When a verb-ing modifier is preceded by a comma, it always modifies the entire preceding clause. The verb-ing modifier denotes an action and this action must make sense with the subject of the preceding clause. Let’s take a set of simple examples to understand this usage:

a. Ria maintains a diary, writing her day-to-day accounts.

Here, “writing” is preceded by a comma. Hence, it modifies the entire preceding clause. This modifier explains HOW Ria maintains a diary. She does so by writing her daily accounts. The verb-ing modifier “writing” denotes an action. This action makes sense with the subject of the clause “Ria” because “Ria” does the action of writing.

b. A diary is maintained by Ria, writing her day-to-day accounts.

By writing this sentence in passive voice, we change the subject of the preceding clause that the comma + verb-ing modifier “writing” modifies. This modification does not make sense because the action denoted by “writing” does not make sense with the subject of the clause “A diary”. “A diary” does not perform the action of “writing”. Ria did that action. Hence, this sentence is incorrect.

* [What is asked]: Please duplicate part of the passage on verb-ing modifiers word for word, starting with "By writing this" and going on through "sentence is incorrect.".

* [Supplied entries]:
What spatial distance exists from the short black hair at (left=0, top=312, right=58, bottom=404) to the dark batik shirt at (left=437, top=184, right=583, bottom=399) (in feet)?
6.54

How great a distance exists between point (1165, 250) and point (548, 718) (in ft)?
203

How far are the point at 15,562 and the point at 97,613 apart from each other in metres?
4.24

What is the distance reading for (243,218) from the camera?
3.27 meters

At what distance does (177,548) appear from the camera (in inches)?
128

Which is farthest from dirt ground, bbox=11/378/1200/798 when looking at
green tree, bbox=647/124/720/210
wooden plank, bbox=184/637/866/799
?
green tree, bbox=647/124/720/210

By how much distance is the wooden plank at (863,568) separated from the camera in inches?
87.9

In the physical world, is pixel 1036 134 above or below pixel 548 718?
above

* [Correct result]:
By writing this sentence in passive voice, we change the subject of the preceding clause that the comma + verb-ing modifier “writing” modifies. This modification does not make sense because the action denoted by “writing” does not make sense with the subject of the clause “A diary”. “A diary” does not perform the action of “writing”. Ria did that action. Hence, this sentence is incorrect.